Let $X$ denotes a separable Banach space and $X^{*}$ its dual space. Let $M\subseteq X^{*}$ be a weak* closed subspace of $X^{*}.$ Let $\varphi\in X^{*}\setminus M$ be given. I have the following question:
is it true that there exists a $\psi\in M$ such that $$\inf\{||\varphi-m||:m\in M\}=||\varphi-\psi||,$$
where $||.||$ denotes the operator norm of linear functionals on $X^{*}?$
The separability of $X$ is irrelevant here. From the Banach-Alaoglu theorem, we know that for all $\varphi \in X^{\ast}$ and $r \geqslant 0$ the norm-closed ball $K_r(\varphi) := \{ \psi \in X^{\ast} : \lVert \varphi - \psi\rVert \leqslant r\}$ is weak$^{\ast}$-compact.

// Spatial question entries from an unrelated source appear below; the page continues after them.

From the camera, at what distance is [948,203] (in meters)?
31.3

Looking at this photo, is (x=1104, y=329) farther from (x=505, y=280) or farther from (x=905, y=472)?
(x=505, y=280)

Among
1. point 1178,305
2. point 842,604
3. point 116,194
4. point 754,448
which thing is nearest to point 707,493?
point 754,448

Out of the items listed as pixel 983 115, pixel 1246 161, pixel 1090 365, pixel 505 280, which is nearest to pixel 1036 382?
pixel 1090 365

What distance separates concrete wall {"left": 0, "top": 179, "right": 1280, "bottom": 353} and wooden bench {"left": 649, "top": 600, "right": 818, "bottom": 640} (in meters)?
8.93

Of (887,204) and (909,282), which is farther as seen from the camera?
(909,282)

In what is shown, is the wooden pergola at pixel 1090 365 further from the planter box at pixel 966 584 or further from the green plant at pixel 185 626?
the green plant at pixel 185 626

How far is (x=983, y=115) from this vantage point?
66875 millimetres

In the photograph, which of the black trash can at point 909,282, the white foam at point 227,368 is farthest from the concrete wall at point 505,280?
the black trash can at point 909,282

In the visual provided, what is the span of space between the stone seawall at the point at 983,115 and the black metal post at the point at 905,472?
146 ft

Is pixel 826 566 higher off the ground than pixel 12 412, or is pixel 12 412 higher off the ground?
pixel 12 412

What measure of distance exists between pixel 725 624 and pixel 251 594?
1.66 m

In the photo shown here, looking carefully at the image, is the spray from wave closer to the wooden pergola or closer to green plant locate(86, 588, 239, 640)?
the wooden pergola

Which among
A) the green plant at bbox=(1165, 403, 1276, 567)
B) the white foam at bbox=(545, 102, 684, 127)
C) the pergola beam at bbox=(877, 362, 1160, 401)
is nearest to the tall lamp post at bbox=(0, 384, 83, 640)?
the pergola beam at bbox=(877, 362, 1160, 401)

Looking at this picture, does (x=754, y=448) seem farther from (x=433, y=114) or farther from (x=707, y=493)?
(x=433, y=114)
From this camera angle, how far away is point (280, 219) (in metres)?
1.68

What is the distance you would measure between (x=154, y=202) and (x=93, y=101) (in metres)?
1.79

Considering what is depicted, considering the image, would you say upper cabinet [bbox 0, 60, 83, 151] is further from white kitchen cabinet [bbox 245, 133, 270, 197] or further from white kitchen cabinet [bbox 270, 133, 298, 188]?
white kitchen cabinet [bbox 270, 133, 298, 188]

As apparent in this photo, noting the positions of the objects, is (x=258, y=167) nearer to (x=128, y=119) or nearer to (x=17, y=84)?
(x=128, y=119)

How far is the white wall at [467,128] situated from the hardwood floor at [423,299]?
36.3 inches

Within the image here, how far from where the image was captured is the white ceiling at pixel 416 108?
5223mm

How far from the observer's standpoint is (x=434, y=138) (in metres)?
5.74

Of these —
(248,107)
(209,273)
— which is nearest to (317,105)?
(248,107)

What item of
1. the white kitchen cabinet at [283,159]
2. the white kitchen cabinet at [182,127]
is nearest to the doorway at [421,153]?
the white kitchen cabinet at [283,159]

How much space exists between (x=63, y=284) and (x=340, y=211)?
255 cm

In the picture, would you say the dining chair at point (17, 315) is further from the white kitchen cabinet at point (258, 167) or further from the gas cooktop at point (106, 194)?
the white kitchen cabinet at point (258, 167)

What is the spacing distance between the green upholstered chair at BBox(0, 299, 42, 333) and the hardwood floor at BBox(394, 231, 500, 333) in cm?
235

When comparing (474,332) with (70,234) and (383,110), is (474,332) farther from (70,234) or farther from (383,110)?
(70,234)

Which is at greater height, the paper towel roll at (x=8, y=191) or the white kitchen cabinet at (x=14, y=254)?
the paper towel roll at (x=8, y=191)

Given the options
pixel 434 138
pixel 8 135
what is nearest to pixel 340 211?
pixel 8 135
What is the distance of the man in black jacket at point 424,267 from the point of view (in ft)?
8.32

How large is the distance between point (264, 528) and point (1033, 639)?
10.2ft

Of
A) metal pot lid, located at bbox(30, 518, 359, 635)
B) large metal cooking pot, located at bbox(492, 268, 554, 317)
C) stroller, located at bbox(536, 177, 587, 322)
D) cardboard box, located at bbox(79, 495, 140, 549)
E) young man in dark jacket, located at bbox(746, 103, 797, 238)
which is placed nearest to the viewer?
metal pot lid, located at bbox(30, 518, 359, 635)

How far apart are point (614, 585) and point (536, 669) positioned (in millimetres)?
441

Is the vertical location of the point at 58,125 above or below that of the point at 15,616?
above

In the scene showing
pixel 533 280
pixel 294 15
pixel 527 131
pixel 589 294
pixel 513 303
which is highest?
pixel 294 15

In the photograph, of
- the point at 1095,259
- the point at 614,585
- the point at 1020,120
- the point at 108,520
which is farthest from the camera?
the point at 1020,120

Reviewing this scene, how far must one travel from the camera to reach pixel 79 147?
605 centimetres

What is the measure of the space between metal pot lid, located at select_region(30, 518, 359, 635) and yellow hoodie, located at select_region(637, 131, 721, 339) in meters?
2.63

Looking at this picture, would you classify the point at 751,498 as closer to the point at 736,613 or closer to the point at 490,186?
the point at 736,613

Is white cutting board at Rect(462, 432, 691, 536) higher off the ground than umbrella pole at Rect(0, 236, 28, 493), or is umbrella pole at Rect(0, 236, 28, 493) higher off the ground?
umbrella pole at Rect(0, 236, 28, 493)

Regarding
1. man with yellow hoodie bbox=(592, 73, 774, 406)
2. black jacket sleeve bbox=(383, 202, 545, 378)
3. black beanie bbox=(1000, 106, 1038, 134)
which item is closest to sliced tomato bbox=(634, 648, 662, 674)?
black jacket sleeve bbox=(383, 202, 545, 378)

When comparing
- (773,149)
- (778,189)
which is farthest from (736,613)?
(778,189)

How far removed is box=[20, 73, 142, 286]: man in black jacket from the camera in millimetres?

Then if $S$ is any weak$^{\ast}$-closed nonempty subset of $X^{\ast}$, the family $\{S\cap K_r(\varphi) : r > \operatorname{dist}(\varphi,S)\}$ is a family of nonempty weak$^{\ast}$-compact sets. Since the family is nested, it has the finite intersection property, and therefore
$$\bigcap_{r > \operatorname{dist}(\varphi,S)} S\cap K_r(\varphi) = S \cap K_{\operatorname{dist}(\varphi,S)}(\varphi) \neq \varnothing.$$
But $S \cap K_{\operatorname{dist}(\varphi,S)}(\varphi)$ is just the set of elements of $S$ that achieve the distance,
$$S \cap K_{\operatorname{dist}(\varphi,S)}(\varphi) = \{\psi \in S : \lVert \varphi - \psi\rVert = \operatorname{dist}(\varphi,S)\}.$$
So whatever the nonempty weak$^{\ast}$-closed subset, the distance is always achieved.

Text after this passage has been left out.